Я провернул свой конец и выхватил меч, после чего ударил его в висок. Он заслонился своим щербатым клинком, и в этот момент раздался металлический лязг, и шею его внезапно оплела цепь с мелкими звеньями. Я отскочил в сторону, воткнув меч ему глубоко под мышку.
Брус стоял над подергивающимися на тропке солдатами, а цепь спускалась из конца его посоха странника. Он дернул им назад, опрокидывая солдата, и расплел цепь, втянувшуюся внутрь, после чего надел деревянную заглушку и закрутил ее. Спрятал с другой стороны меч, и посох вновь стал лишь посохом.
– Я забыл тебя спросить, как вынимать цепь, – сказал я.
– Спрашивать не стоит, – ответил он. – Посох шпиона дает массу возможностей. Нужно немало тренироваться, чтобы быстро выбирать.
– Я думал, ты хочешь отдать им корзины, – сказал я. У меня начали подламываться ноги.
– Нет. Просто с корзиной за спиной неудобно драться.
Мне пришлось присесть на землю.
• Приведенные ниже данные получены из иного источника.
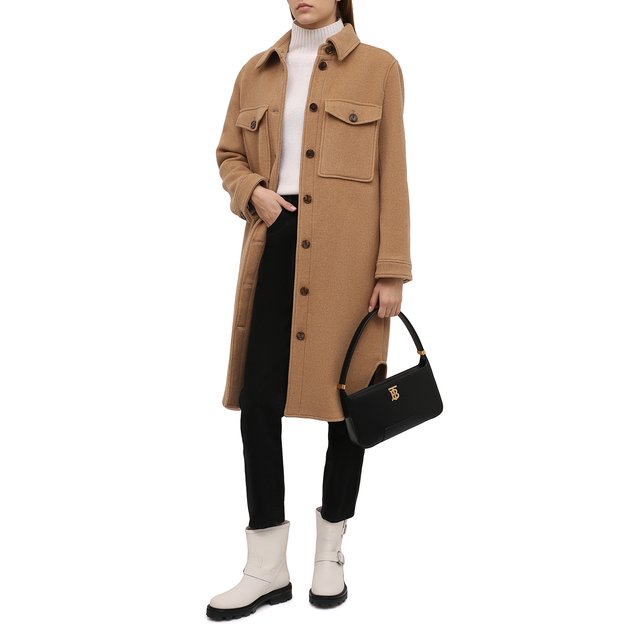 фото Кожаные сапоги youth ii jimmy choo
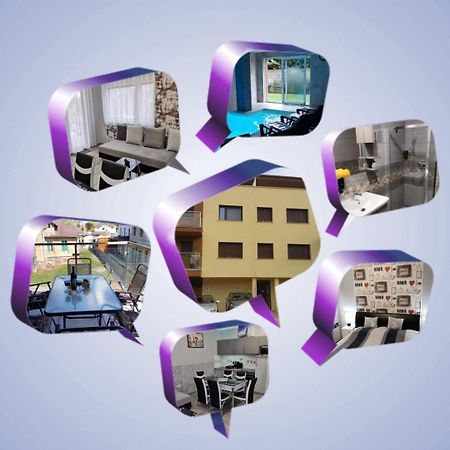 Sweet&Center Wellness Apartman Siófok Extérieur photo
Я чувствовал себя слабым и ужасно измученным, словно вышагивал без передыху пару дней. Смотрел на своих собственных солдат, которые не перешли на сторону врага, не сдались, а теперь в награду за это сделались добычей в лесах, а после оказались убиты тем, кому они сохранили верность. Мир стал слишком сложным и непонятным.
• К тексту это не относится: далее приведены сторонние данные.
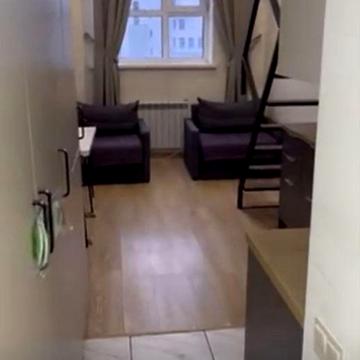 Квартира студия двух этажная ЖК Смарт Хаус м Берестейская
Я смотрел на серое лицо с застывшим выражением страдания – на того, которого я ударил в живот. Глаза его были широко раскрыты.
Солдат, которого я проткнул мечом, был жив, хрипел и сражался за каждый вдох. Еще один чуть шевелился, царапая пальцами песок, а другой отчаянно стонал. Брус вынул из-под полы короткий, широкий кинжал и подошел к нему.
– Брус! – крикнул я.
Он не отреагировал. Присел у солдата, бережно обнял его за плечи, а потом резко уколол в затылок. Тот отчаянно дернулся, его стопы задрожали, царапая подкованными подошвами траву и утоптанную землю тракта.
Стоны прекратились.
Я воткнул взгляд в землю, видя, что мой товарищ склоняется над следующим умирающим.
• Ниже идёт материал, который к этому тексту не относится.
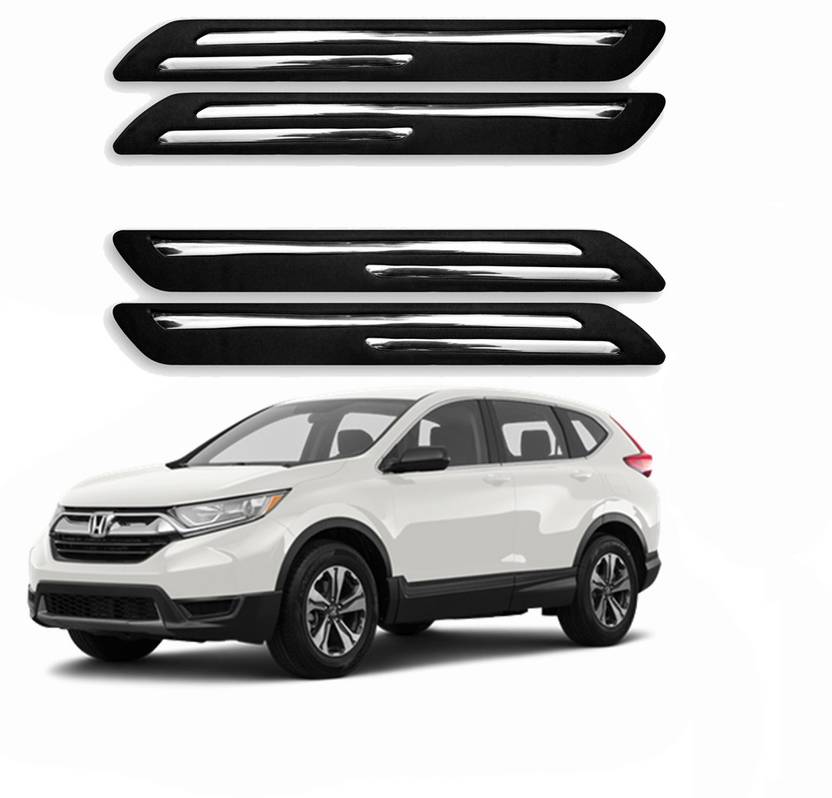 BLUERIDE Microfibre, Stainless Steel Car Bumper Guard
– Нет… молю… нет… мама… – услышал я, а потом раздался короткий отчаянный крик.
Ранее мне казалось, что побежденные в бою умирают моментально и без лишних страданий. Я не понимал, что, даже пробитый мечом насквозь, человек может умирать часами.
Я слышал, как сапоги солдат скребут по земле, пока Брус – одного за другим – волочет их в лес. Потом он обыскал кусты и бросил на тропу два подранных, многократно залатанных мешка.
Я молчал. Брус высыпал содержимое мешков, но там было немного: какие-то тряпки, погнутый кубок, заплесневевший кусок сыра, обернутый промасленной бумагой. Нашел он плоскую, почти пустую баклагу и, держа ее между коленями, облил водой окровавленные ладони и нож.